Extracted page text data
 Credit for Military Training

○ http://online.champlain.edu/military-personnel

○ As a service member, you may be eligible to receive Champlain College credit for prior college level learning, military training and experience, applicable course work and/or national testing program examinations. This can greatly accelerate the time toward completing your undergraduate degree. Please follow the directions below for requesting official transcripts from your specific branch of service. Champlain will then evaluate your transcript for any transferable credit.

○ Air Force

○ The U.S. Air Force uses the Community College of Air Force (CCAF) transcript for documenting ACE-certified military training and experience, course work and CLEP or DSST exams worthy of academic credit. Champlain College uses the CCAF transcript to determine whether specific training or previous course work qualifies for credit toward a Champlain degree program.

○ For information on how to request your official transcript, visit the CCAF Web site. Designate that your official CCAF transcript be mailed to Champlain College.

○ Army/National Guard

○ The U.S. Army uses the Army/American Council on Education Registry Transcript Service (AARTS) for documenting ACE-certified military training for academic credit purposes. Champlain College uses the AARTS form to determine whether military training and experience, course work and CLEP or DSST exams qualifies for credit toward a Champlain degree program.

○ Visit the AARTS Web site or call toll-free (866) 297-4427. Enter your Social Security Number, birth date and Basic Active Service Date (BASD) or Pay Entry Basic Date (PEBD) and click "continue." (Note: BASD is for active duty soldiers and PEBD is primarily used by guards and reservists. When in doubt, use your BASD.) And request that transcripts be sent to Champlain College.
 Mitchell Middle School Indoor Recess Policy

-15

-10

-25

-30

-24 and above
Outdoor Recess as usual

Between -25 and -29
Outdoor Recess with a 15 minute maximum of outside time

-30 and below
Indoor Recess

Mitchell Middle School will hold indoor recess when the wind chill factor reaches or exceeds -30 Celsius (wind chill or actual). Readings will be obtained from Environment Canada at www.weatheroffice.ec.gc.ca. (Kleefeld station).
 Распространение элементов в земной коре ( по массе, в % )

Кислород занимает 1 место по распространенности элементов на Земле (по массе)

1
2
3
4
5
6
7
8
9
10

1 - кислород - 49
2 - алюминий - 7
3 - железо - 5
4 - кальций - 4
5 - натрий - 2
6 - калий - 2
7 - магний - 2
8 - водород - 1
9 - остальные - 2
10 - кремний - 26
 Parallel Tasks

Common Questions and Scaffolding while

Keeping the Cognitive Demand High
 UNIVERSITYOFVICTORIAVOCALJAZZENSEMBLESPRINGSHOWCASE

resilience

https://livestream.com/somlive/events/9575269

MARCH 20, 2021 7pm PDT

WORK INSTRUCTIONS
Each line that includes the string "Middle" should be copied from the data.

YOUR SOLUTION
 Mitchell Middle School Indoor Recess Policy
Mitchell Middle School will hold indoor recess when the wind chill factor reaches or exceeds -30 Celsius (wind chill or actual). Readings will be obtained from Environment Canada at www.weatheroffice.ec.gc.ca. (Kleefeld station).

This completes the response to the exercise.